In homage to Measurement Week 2014 I issued a survey on the use of Advertising Value Equivalence (AVE) via Twitter asking whether the disputed metric is still prevalent in the PR and marketing industries. The results might surprise:

Over 100 of you responded, with 42.86% stating that they still use AVE as a form of measurement for the majority of their clients. Just 10.2% of respondents said that they do not use the metric for any of their clients,  with a further 10.2% saying that they rarely use it.

Finally, 20.41% said that they still use AVE for all clients.

The value of AVE as a measurement for PR has long been debated, and the Barcelona Principles set out in 2010 were,  in part,  designed to do away with the metric. While this survey only offers a very small cross-section of the PR and marketing industry,  it clearly shows that AVE is still in common use.

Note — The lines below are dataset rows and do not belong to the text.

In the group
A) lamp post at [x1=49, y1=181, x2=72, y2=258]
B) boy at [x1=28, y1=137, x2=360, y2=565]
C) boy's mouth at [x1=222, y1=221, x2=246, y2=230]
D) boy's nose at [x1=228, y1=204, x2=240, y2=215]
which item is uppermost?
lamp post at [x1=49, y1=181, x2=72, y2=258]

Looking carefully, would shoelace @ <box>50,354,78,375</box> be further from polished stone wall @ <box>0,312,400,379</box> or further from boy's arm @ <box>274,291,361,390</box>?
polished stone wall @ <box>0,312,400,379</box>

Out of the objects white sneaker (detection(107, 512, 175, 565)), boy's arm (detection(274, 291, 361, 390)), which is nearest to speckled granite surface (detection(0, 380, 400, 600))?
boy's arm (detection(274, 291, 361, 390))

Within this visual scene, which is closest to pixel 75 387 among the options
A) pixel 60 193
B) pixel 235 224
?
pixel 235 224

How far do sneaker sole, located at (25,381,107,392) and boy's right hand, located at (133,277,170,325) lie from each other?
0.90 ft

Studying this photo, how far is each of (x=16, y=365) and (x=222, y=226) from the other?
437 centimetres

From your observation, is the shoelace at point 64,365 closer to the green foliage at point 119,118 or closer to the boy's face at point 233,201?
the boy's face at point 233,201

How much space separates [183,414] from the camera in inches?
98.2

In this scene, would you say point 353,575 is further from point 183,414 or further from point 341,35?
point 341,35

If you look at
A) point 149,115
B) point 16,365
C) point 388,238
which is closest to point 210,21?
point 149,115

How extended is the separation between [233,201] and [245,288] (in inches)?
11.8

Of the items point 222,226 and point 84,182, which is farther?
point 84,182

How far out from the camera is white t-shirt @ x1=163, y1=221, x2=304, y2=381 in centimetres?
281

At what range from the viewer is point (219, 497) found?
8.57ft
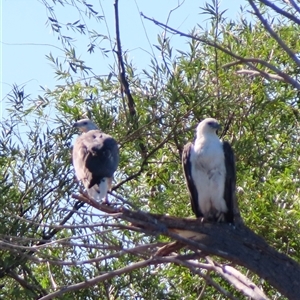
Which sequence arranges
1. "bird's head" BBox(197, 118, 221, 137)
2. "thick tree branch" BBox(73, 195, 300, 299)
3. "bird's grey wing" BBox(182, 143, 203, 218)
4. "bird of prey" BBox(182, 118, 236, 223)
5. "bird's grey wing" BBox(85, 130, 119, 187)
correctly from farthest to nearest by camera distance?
1. "bird's grey wing" BBox(85, 130, 119, 187)
2. "bird's head" BBox(197, 118, 221, 137)
3. "bird's grey wing" BBox(182, 143, 203, 218)
4. "bird of prey" BBox(182, 118, 236, 223)
5. "thick tree branch" BBox(73, 195, 300, 299)

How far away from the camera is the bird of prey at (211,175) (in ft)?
20.0

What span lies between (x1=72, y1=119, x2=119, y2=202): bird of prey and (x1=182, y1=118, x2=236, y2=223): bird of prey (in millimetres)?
728

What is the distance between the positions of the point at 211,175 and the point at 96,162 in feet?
3.37

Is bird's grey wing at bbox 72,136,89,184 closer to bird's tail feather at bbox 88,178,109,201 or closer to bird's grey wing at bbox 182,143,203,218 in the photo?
bird's tail feather at bbox 88,178,109,201

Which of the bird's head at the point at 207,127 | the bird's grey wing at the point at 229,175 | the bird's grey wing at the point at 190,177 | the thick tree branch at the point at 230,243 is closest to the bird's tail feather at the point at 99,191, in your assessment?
the bird's grey wing at the point at 190,177

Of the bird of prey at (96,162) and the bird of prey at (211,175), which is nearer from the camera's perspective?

I hope that AMEC’s Measurement Week will provide some clarity on replacing this outdated and ineffectual metric, helping PR professionals to understand alternatives, educate their clients and push for a viable and long-term solution that offers an accurate representation of the benefits of PR.

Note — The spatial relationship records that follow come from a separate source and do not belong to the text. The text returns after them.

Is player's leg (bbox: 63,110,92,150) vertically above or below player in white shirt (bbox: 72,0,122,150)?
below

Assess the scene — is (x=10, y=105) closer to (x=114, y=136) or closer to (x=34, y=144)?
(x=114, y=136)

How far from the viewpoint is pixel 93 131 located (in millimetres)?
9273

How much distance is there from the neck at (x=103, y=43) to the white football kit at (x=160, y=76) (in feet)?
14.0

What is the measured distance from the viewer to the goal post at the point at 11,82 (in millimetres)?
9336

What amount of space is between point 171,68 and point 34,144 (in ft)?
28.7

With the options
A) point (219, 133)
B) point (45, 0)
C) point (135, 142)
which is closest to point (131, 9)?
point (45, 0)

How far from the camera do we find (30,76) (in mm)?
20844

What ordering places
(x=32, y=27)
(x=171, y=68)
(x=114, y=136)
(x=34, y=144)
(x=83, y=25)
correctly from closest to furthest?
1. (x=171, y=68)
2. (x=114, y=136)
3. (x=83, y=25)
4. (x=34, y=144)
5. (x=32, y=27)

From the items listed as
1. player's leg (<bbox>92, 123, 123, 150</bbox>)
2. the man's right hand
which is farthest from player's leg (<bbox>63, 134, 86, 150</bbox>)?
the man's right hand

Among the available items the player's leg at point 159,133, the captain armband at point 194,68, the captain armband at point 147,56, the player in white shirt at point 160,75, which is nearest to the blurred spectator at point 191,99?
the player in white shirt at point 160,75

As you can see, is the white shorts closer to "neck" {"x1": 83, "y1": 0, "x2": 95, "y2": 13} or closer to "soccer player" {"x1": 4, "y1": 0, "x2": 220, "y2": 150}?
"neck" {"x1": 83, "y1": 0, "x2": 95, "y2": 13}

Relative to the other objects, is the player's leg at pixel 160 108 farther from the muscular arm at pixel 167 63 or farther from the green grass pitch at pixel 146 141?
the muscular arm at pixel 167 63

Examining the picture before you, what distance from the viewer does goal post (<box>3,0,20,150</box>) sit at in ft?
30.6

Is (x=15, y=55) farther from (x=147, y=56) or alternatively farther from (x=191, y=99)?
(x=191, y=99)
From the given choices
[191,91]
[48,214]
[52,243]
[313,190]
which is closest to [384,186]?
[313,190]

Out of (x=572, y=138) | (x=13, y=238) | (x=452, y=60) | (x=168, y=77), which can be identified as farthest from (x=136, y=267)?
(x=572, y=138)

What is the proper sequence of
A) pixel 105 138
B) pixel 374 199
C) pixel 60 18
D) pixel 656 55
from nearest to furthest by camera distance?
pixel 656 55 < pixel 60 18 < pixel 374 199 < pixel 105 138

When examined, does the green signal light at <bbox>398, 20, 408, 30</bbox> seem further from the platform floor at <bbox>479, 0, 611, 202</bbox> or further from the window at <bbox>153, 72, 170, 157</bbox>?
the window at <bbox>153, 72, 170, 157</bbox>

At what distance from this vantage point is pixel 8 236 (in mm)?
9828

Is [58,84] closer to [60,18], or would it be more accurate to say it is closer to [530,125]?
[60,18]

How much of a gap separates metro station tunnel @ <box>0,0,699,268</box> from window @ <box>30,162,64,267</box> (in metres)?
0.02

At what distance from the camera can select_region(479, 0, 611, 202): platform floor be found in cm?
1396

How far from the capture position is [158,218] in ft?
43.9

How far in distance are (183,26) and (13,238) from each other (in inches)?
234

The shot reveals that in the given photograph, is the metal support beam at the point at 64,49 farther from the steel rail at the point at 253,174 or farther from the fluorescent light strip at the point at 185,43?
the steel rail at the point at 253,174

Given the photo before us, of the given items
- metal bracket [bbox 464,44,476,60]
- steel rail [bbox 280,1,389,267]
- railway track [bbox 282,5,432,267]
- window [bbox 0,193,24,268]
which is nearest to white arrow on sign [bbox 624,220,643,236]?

2 thoughts on “The spectre of AVE

  1. Interestingly, you’ve captured the dirty little secret of AVEs in a measurement poll. All reputable measurement services have pledged to end AVEs. However, I suspect that many of those services also confirmed that they still include AVEs. How Universal Information Services looks at the issue is that it is our responsibility to counsel our measurement clients on the best methods for measuring their outcomes relevant to goals. That includes discussing specific metrics that truly gauge impact and behavior. But, if a client wishes to also include AVE as a metric because they have a colleague who doesn’t care about the debate, and wants to see that number, we will include it with a definition of use.

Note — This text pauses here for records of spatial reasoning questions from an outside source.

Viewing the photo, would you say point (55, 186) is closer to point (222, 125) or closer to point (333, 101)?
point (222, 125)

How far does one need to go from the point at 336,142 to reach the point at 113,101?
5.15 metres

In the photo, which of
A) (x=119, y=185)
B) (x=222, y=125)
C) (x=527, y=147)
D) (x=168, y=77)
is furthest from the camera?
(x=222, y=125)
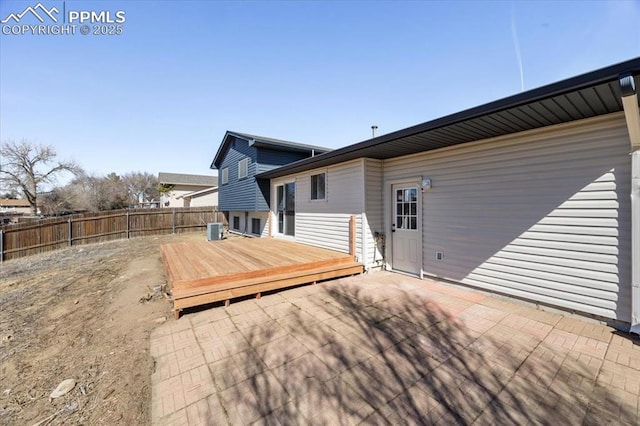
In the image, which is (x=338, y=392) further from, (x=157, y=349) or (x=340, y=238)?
(x=340, y=238)

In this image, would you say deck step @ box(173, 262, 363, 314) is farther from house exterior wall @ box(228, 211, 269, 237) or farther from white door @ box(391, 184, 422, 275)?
house exterior wall @ box(228, 211, 269, 237)

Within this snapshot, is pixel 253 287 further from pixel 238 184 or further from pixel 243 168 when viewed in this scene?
pixel 238 184

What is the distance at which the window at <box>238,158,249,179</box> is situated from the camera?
10.8 metres

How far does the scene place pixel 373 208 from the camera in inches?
243

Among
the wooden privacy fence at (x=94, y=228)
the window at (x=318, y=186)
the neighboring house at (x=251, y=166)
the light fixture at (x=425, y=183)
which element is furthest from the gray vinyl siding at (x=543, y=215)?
the wooden privacy fence at (x=94, y=228)

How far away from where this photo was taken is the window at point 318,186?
24.7 ft

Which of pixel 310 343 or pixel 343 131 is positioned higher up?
pixel 343 131

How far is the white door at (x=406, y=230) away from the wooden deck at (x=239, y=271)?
1009mm

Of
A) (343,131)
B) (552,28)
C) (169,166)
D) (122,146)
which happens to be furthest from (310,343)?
(169,166)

    All metrics should be defined when used for PR measurement. The methodology should be transparent and the numbers/math included for the client so they can confirm the accuracy of the work. Including an AVE as a key metric is reckless, but including it as a qualified metric can be appropriate when the user is properly educated and demands it. Of course these are my feelings, others may disagree. Thanks for sharing this post!